Various studies, including ones from Korea & Sweden, identified categories of bystanders – each with a particular role & investment.
👀
Defenders of victims who help by trying to stop the abuse, &/or offering support & friendship

👀 Bully followers (“Flying Monkeys”) who reinforce the bully’s actions by encouraging the N, & by laughing at the victim’s plight

👀 Outsiders, who just want to keep away from any & all altercations. However, their silence is a form of approval
👀 Supporters (reinforcers) – overtly or covertly, support bullying behavior by ignoring the abuse, but don’t take an active role (MORE….)

While most young people & many adult Victims lack the necessary skills to stop the abuse, so are many Bystanders ignorant & confused.

However, Bystanders who are ‘active watchers’ – as it it were a spectator sport – fuel the abusers / narcissists grandiosity, who love to intimidate, humiliate & control their audience – as well as their victims.

Bystanders may stay silent because THEY:
🕴don’t have enough info to know who’s right or wrong is a situation
🕴don’t want to draw attention to themselves, afraid of the N’s retaliation & then becoming the next victim
🕴feel powerless to stop the perpetrator, don’t know what to do
🕴may believe the victim “deserves” it / or may not like the victim
🕴afraid to be a snitch, or lose social status by ‘caring’
🕴underestimate their ability to help, or the value of their contribution
🕴think that telling someone (authorities) won’t help, or make it worse

MORAL DIS-ENGAGEMENT
Various studies (Canada, Sweden, Italy….) examined moral dis-engagement regarding actions / non-actions of bystanders who observed social bullying & cyber-bullying.

Moral Dis-engagement allows those who witness harmful acts to make excuses or minimize them, which reduces their sense of responsibility to intervene.
It’s influenced by the bystander’s weak personal values of Right & Wrong, along with their social & family environment (morals & rules).
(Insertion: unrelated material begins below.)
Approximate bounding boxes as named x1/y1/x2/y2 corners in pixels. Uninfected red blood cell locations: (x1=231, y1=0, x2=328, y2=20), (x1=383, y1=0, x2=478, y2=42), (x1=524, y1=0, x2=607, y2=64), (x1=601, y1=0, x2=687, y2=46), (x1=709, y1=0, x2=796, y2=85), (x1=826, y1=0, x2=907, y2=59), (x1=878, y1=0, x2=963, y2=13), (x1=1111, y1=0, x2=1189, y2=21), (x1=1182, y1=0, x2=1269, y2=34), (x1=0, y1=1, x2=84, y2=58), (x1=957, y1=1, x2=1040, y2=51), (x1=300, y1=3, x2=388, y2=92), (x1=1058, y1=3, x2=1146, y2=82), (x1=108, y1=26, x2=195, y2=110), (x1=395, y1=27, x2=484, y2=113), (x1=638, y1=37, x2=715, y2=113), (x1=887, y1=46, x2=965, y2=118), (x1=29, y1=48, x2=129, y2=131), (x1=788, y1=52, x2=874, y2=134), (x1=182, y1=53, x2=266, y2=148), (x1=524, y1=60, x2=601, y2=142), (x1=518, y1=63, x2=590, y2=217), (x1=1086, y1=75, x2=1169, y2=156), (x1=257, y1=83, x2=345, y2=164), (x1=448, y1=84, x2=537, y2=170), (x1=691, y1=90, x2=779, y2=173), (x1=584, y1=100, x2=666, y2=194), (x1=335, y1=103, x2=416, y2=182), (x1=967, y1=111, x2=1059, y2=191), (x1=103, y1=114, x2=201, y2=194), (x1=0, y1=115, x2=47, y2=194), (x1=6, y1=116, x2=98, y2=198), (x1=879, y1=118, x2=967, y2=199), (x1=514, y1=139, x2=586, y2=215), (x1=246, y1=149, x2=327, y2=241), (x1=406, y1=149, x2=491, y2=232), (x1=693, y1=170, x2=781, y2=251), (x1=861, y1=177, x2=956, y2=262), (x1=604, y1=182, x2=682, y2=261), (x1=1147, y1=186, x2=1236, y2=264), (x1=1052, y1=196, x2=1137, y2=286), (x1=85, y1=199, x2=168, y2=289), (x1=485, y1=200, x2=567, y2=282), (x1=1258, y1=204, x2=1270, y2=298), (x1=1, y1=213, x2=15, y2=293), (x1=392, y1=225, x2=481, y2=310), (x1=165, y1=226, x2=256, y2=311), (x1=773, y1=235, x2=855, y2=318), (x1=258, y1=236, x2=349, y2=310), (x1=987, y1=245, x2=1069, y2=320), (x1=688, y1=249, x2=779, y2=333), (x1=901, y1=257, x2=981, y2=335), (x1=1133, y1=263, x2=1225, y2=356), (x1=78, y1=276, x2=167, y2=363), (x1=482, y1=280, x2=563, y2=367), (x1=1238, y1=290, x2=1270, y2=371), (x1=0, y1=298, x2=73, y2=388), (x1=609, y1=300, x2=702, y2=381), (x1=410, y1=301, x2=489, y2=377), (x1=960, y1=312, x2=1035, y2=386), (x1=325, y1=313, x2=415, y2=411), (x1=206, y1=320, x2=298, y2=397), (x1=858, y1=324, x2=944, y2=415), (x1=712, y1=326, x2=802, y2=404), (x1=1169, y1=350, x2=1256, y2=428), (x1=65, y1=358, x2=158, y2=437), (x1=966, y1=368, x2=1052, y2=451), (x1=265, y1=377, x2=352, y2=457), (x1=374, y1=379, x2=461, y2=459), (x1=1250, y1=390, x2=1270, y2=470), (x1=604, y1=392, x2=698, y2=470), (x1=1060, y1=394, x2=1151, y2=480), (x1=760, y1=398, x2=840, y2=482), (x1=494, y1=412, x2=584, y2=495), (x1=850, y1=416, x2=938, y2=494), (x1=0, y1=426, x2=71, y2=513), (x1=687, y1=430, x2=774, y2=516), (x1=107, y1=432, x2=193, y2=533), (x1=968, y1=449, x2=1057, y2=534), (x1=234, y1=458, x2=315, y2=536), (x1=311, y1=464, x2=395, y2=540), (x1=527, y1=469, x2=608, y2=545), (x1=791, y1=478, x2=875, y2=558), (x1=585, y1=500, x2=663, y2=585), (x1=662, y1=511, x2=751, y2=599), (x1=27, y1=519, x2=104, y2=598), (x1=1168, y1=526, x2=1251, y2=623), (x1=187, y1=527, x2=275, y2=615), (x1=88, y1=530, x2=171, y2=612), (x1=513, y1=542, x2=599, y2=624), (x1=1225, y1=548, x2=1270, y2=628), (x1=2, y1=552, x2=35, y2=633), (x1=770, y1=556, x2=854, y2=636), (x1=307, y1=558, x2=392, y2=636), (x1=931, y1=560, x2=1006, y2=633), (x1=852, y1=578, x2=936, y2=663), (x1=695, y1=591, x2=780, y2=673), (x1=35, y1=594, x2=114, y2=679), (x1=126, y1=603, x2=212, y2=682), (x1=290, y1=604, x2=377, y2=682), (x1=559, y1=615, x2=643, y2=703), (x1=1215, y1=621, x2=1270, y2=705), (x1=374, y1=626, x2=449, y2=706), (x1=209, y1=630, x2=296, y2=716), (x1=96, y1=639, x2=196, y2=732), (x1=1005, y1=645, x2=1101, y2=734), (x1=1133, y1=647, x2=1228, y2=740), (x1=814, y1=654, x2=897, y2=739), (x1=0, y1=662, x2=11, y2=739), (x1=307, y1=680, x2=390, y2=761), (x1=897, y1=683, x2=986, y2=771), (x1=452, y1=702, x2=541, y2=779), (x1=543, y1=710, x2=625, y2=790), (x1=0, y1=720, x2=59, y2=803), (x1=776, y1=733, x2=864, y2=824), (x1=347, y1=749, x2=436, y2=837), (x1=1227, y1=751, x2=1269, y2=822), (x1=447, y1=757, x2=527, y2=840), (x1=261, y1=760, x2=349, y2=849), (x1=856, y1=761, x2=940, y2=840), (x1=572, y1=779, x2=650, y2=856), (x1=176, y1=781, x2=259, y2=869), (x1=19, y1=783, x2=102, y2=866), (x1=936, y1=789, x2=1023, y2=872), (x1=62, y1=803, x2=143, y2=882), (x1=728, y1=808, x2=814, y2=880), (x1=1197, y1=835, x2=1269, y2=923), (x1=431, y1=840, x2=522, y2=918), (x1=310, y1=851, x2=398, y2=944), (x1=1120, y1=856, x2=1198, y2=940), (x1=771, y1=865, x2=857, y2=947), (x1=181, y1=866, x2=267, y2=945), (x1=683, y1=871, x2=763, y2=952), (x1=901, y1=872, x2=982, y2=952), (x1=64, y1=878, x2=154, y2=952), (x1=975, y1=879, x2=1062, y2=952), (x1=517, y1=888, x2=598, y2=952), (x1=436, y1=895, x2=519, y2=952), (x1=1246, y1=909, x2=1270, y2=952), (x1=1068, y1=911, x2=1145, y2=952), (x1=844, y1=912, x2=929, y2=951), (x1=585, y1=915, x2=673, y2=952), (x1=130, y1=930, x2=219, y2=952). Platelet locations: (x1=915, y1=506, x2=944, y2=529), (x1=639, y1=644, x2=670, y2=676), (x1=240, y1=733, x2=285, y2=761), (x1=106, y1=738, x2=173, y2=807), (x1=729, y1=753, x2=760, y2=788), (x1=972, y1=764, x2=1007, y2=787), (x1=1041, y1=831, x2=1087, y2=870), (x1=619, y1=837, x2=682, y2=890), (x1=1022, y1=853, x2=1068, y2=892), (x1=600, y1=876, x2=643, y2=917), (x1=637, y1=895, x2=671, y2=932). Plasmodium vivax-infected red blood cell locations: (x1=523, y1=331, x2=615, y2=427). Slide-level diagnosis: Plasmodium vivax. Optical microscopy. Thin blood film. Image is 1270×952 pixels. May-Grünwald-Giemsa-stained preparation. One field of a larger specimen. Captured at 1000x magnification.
EXP: One result = Males expressed more moral dis-engagement opinions, compared to Females – who are more likely to show positive attitudes towards victims of bullying

The “Bystander Effect“, also called Bystander APATHY, is made up of several components
• Social influence – we monitor the behavior of those around us to determine how to act. Even if we may want to do something about abuse we’ve seen or know about, we don’t, afraid of being criticized or judged

Perceived diffusion of responsibility – 
reinforcing mutual denial : the more onlookers there are, the less any one person will be wiling to take personal responsibility to help, although clearly needed
RESEARCH: When alone – 85 % will help. When others are around: 31%

Pluralistic Ignorancebeing in any situation that might require some action BUT which is not clear (ambiguous), makes us look for signals from those around us to see how they are reacting. If no-one does anything, we conclude that no help is needed, mistakenly assuming others know something we don’t  (More….)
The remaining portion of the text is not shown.